▸ Exercise
Can you write out again, verbatim, the lines of the items from the one containing "Considering a range" up to and including the last line of the items, and nothing else?

Stored items:
◆ ◆ ◆ ◆ ◆
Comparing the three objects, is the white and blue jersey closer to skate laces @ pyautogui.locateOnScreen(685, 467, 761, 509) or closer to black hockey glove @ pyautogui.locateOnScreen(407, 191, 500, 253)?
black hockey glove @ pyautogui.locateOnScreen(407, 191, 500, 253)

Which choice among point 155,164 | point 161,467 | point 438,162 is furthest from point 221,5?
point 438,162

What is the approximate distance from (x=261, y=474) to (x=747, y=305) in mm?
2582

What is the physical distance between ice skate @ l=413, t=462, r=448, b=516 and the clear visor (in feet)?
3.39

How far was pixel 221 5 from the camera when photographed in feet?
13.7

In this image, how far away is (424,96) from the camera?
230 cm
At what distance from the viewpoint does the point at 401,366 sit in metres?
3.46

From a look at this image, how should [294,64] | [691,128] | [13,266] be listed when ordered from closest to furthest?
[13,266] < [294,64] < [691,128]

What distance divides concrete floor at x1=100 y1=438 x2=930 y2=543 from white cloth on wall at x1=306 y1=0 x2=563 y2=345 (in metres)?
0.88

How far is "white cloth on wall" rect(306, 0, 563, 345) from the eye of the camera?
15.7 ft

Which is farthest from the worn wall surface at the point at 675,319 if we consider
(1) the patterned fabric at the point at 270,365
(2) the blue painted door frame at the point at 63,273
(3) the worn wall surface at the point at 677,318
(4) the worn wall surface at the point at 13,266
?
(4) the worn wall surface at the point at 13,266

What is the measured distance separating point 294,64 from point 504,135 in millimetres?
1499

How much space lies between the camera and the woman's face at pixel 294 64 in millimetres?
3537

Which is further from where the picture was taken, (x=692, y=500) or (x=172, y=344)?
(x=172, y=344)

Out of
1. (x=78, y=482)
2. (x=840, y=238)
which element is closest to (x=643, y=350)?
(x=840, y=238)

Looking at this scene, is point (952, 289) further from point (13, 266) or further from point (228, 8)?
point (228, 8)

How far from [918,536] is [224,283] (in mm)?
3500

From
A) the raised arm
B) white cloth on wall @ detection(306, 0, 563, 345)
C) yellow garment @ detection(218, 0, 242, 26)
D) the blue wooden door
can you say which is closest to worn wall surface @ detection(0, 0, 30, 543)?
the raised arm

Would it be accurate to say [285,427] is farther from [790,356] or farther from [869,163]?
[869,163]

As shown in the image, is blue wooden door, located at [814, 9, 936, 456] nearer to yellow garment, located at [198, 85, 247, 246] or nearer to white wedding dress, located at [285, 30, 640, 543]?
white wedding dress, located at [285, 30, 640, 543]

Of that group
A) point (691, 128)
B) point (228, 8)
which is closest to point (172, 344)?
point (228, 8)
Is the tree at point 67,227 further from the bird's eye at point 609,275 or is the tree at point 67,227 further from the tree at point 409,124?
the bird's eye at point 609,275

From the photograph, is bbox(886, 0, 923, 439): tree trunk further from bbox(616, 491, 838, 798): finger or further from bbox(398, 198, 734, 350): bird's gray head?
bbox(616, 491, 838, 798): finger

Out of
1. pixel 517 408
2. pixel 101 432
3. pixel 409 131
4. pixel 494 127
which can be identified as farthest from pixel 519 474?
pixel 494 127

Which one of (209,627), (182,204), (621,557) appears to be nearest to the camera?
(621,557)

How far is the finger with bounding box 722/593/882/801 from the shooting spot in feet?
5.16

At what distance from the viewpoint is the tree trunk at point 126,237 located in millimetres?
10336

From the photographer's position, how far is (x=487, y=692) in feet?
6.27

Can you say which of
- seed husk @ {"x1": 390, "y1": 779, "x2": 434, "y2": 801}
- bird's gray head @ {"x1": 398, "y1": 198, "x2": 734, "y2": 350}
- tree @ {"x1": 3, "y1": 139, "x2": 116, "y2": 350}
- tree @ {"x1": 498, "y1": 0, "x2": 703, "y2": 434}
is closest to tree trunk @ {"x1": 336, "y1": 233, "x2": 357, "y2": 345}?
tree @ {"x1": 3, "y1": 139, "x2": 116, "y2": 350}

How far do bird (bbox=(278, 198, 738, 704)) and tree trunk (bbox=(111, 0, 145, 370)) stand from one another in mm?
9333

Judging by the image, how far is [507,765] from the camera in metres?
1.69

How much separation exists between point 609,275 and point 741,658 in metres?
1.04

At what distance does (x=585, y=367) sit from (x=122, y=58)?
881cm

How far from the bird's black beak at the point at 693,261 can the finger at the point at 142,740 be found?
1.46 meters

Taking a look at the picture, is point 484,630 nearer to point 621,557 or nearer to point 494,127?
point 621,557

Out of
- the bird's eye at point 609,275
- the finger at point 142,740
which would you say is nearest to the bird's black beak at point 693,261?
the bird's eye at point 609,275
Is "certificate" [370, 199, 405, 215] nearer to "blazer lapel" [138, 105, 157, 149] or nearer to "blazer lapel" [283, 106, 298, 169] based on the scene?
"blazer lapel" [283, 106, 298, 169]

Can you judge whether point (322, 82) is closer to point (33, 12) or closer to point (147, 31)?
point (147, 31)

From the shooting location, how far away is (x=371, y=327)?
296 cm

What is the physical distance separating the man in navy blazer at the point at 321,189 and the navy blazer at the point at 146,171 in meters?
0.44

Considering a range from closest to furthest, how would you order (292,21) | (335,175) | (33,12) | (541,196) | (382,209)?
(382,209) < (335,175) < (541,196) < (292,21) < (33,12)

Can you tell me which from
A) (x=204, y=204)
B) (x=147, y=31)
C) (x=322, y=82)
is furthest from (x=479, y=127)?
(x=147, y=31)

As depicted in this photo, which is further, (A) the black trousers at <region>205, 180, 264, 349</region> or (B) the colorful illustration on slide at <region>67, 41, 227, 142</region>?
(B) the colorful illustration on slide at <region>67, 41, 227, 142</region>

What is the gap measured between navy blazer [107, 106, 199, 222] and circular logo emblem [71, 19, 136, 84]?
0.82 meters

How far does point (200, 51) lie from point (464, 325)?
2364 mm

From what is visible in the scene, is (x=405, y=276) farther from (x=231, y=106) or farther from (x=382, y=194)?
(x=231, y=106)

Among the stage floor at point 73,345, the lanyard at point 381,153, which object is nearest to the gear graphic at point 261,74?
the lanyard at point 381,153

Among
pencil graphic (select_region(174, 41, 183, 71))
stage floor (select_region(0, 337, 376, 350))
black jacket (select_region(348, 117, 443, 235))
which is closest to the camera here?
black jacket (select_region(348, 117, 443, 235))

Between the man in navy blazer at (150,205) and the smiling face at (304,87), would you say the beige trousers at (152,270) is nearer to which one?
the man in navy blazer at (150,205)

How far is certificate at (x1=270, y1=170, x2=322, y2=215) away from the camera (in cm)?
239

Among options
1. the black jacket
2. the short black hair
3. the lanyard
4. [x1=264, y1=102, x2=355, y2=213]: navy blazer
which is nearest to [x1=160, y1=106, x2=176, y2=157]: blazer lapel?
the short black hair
◆ ◆ ◆ ◆ ◆
▸ Result of this task
Considering a range from closest to furthest, how would you order (292,21) | (335,175) | (33,12) | (541,196) | (382,209)?
(382,209) < (335,175) < (541,196) < (292,21) < (33,12)

Can you tell me which from
A) (x=204, y=204)
B) (x=147, y=31)
C) (x=322, y=82)
is furthest from (x=479, y=127)?
(x=147, y=31)

As depicted in this photo, which is further, (A) the black trousers at <region>205, 180, 264, 349</region> or (B) the colorful illustration on slide at <region>67, 41, 227, 142</region>?
(B) the colorful illustration on slide at <region>67, 41, 227, 142</region>

What is the gap measured between navy blazer [107, 106, 199, 222] and circular logo emblem [71, 19, 136, 84]?
0.82 meters

How far does point (200, 51) lie from point (464, 325)?
2364 mm

From what is visible in the scene, is (x=405, y=276) farther from (x=231, y=106) or farther from (x=382, y=194)?
(x=231, y=106)

Among the stage floor at point 73,345, the lanyard at point 381,153, which object is nearest to the gear graphic at point 261,74?
the lanyard at point 381,153

Among
pencil graphic (select_region(174, 41, 183, 71))
stage floor (select_region(0, 337, 376, 350))
black jacket (select_region(348, 117, 443, 235))
which is closest to the camera here?
black jacket (select_region(348, 117, 443, 235))

Between the man in navy blazer at (150,205) and the smiling face at (304,87), would you say the beige trousers at (152,270) is nearer to which one?
the man in navy blazer at (150,205)

How far is certificate at (x1=270, y1=170, x2=322, y2=215) away from the camera (in cm)?
239

Among options
1. the black jacket
2. the short black hair
3. the lanyard
4. [x1=264, y1=102, x2=355, y2=213]: navy blazer
which is nearest to [x1=160, y1=106, x2=176, y2=157]: blazer lapel?
the short black hair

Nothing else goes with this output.